When rogue Gypsy boy Freedom Smith runs into trouble with the law, he strikes a deal with the police: Instead of going to prison for a crime he didn't commit, he'll go undercover -- and underground -- using his incredible strength and boxing skills to infiltrate an evil, high-tech fight club known as The Bear Pit. His mission: to save other street kids from the drug-manipulated death matches the Pit has in store for them. Freedom thinks he can trust his new friend Java Sparrow with his secret life. If only he knew that this high-spirited, upper-class girl has a secret of her own....

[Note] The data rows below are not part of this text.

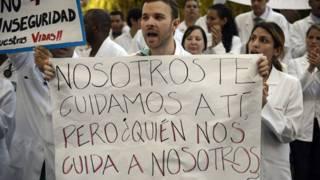 Protesta de doctores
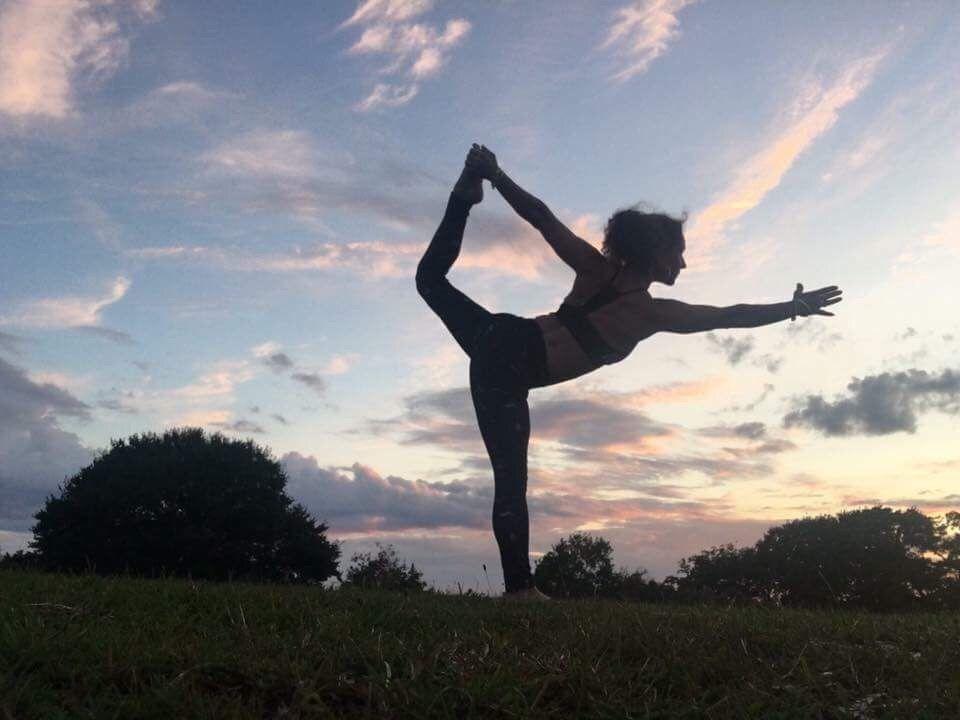 <!-- 002 -->Yoga Sessions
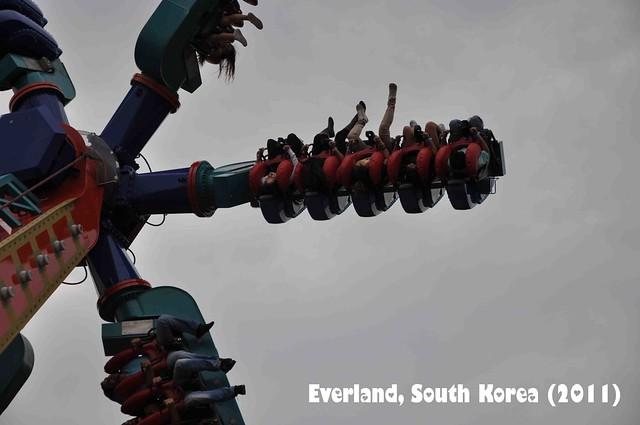 Everland - American Adventure 08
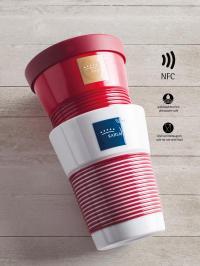 Cupit mit NFC-Transponder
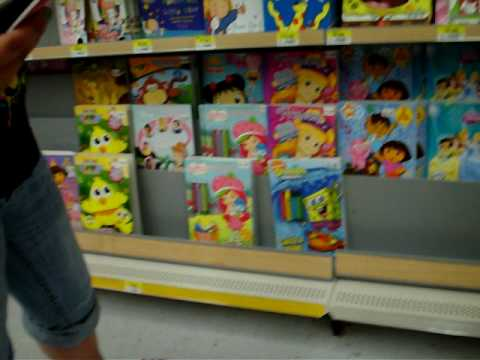 wal mart adventure - Walmart Coloring Books
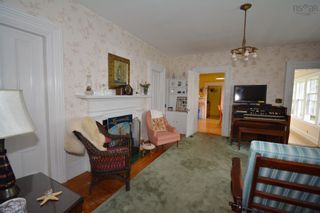 Photo 23: 4694 HIGHWAY 1 in Weymouth: 401-Digby County Residential for sale (Annapolis Valley)  : MLS®# 202122329
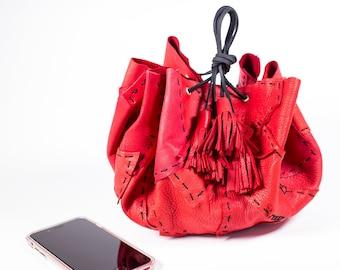 Red Circle Drawstring Bag in Deerskin Leather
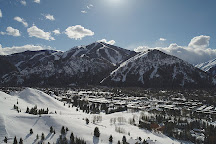 Bald Mountain, Sun Valley, United States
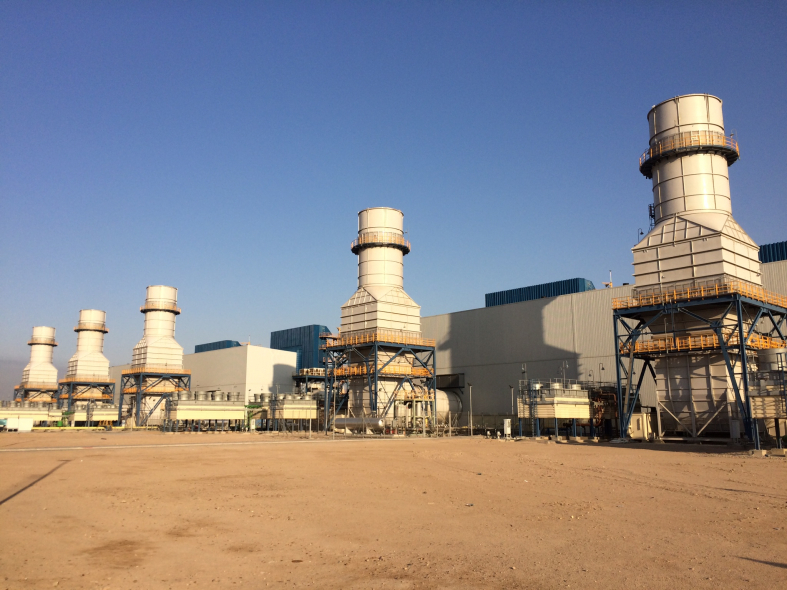 The power plant upgrade delivered by Siemens equipment will supply around one million Iraqis with clean and efficient electricity
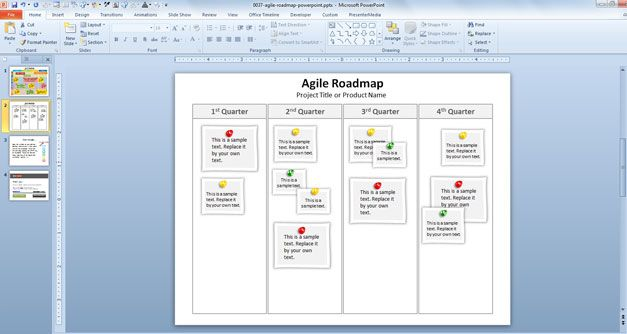 Free Agile Roadmap PowerPoint Template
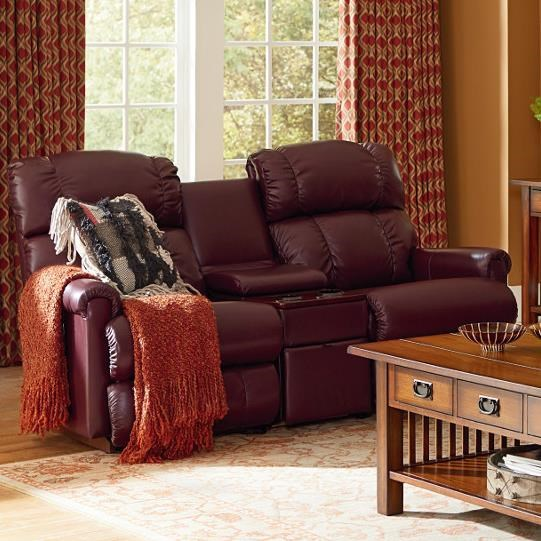 La Z Boy Pinnacle 3 Piece Sectional Reclining Sofa With Middle Console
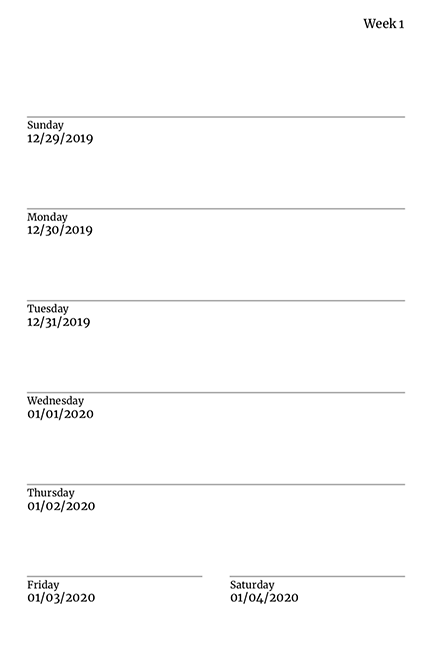 Weekly Planer Template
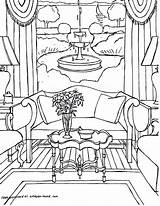 Coloring Pages Interior Adults Adult Sheets Colouring Printable Living Rooms Point Gonsowski Fred Perspective Getcolorings Drawings Colour Coloriages Cool Interiors sketch template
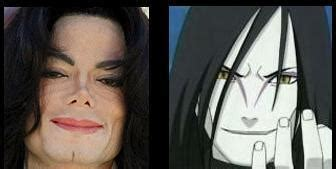 Orochimaru is Michael Jackson Twin   Anime Jokes Collection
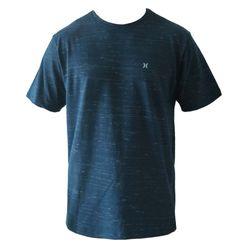 camiseta-especial-hurley-azul-mescla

I'm not entirely sure where this book came from. I found it in my book pile, flipped through it, decided it would either be some kind of Fight Club rip-off or a toned down version of said Fight Club meant to bring the wonder of violence and gore to younger audiences. Either way, I was bored.

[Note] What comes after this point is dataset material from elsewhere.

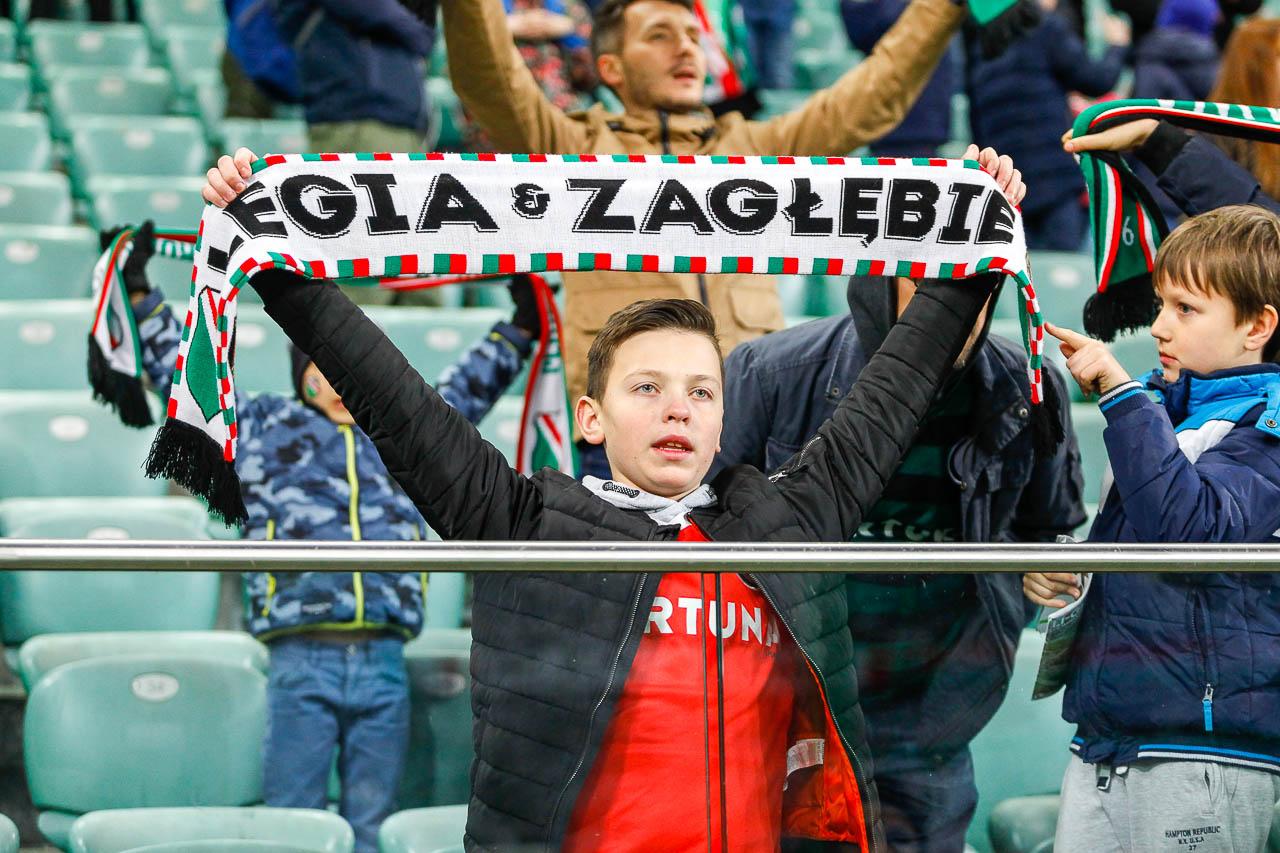 Legia Warszawa 3-0 Jagiellonia Białystok - fot. Piotr Galas (zdjęcie 79 z 87)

Freedom--or "Fred" for short--is a fifteen year old gypsy with a talent for kicking ass. Right off the bat you know your reading about a weird sonuvabitch, as he's hanging from a cathedral drainpipe and hiding from a policewomen hanging missing posters on the street below, talking about how he wasn't doing anything bad, just climbing on the roof to eat some chili (it would look bad, see, 'cause he's a gypsy boy and police just hate gypsy boys.) As he waits for the police folk to leave, he gives us a little glimpse into his gypsy life: the families are so tight-knit you couldn't run away if you wanted to, kids leave school at eleven to learn a trade, etc etc etc. (The boy on the poster is Johnny Sparrow, the only son of the Sparowski Sparrows, who ran away from boarding school and was last seen living near a park.)

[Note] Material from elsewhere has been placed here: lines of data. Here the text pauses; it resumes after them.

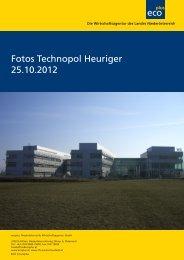 Fotos Technopol Heuriger 25.10.2012 - beim TFZ Wiener Neustadt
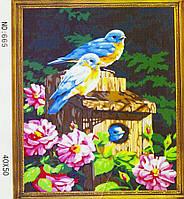 Картина по номерам 40х50, Птицы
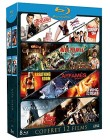 Coffret 12 films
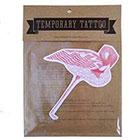 de Krantenkapper Flamingo Temporary Tattoo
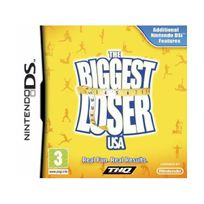 Thq - The Biggest Loser Nintendo Ds Import anglais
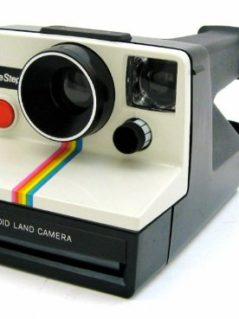 Polaroid OneStep SX-70 Instant Camera 1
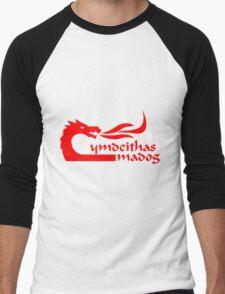 Original Cwrs Logo Men's Baseball ¾ T-Shirt
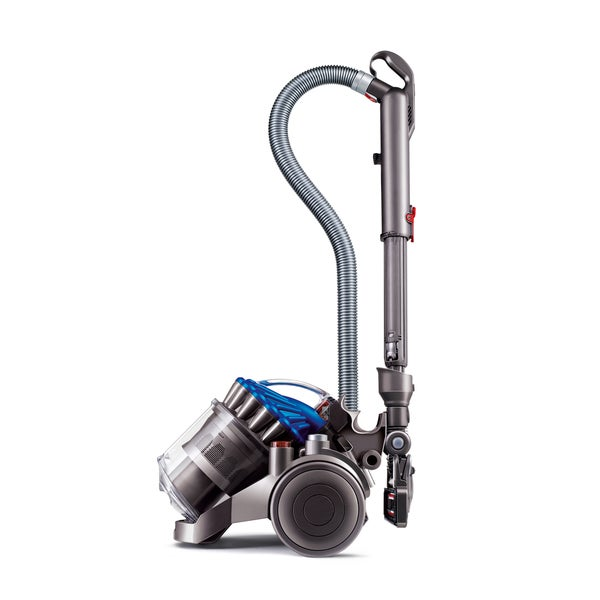 Dyson DC23 Turbinehead Canister Vacuum (Refurbished)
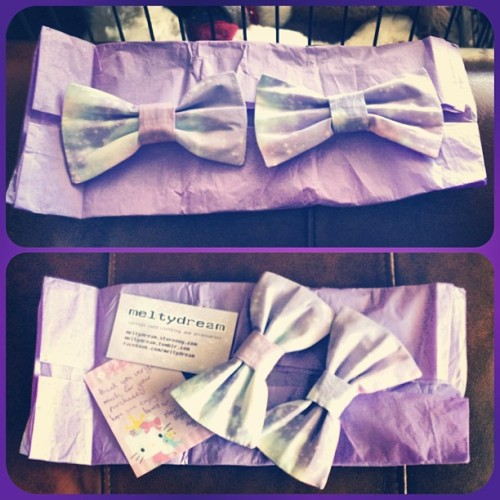 mandaplz:  my #pastel #galaxy #bows from #meltydream came in today! They are too cute!!!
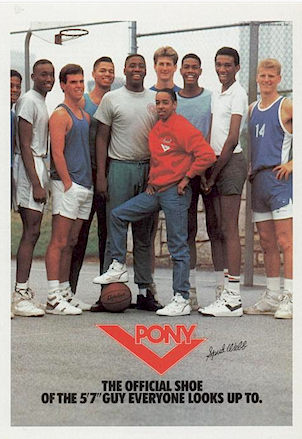 "PONY ""Spud Webb THE OFFICIAL SHOE OF THE 5'7"" GUY EVERYONE LOOKS UP TO."""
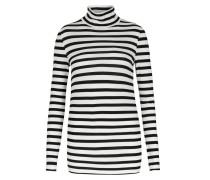 Gestreiftes Rollkragen-langarm-shirt T-neck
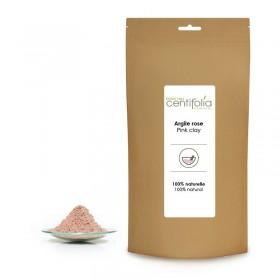CENTIFOLIA Pink Clay 100% PURE
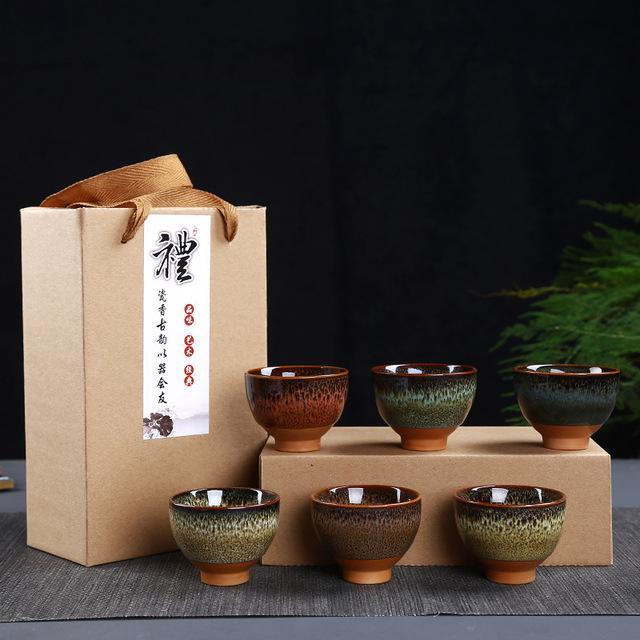 2020 6pcs/set Kung Fu Ice Crack Ceramic Tea Cups Chinese Traditions Gai Wan Tea Cup Sets Gaiwan Tea Pot Set Gift Box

Freedom's super-human strength and speed is thanks to his triple-great-grandady, Hercules Smith. A nearly unstoppable fighter who took the underground fairground booths by storm one hundred and fifty years ago, it was widley believed he possessed a mutant gene that he passed on to his sons, which they passed on to their sons, all using the "reptile brain" (fancy terms for survival instinct.)
Freedom returns to the trailer he shares with his sister's family to find a group of skinheads had spray-painted "burn the pikeys" on the side. We get to see Freedom's affection for his nieces, the "close-knit"ness he referred to earlier, and his uncontrollable urge to fight whenever provoked. And so, despite his siter's warnings, he waits for the skinheads to return that night. Obviously, some shit goes down and Freedom ends up with an attempted murder charge and a peculiar offer: infiltrate an underground fight club, and he doesn't go to jail. For the sake of the plot, he accepts.
Is it just me, or do debut novelists often find themselves getting a bit caught up in the prose? There's so much slang and family history shoved at you (in the first chapter, no less!) I was this close to throwing this thing aside and watching Mad Men. Luckily, I never not-finish books.
If there is only one good thing about Fight Game, it is unique. To the best of my knowledge, very few YA authors have written about such an uncompromising, strange and often vicious main character, or the gypsy lifestyle. While the writing and pace has it's flaws, there is no doubt that Fight Game is an interesting look at the type of setting readers often shirk away from. It is dark, but not in the way Twilight or all that other vampire nonsense is. It's dark purely because it's not fucking around, not hiding behind angsty pretty-boys with a secret. It goes right out there and tells you what type of book it's gonna be, whether you like it or not, which you gotta respect at least a bit, right?
Fight Game is, no doubt, intended for the action readers of the world. Every chapter is jammed with one fight or another (pulled off with a helluva lot more grace then, say, a Mr. James Patterson?) and there never is a truly dull moment. Everything is told through Freedom's biting first person narrative, his gypsy 101 insights as well as his faint but haunting flashbacks that weave together into one brilliant "a-ha!" moment.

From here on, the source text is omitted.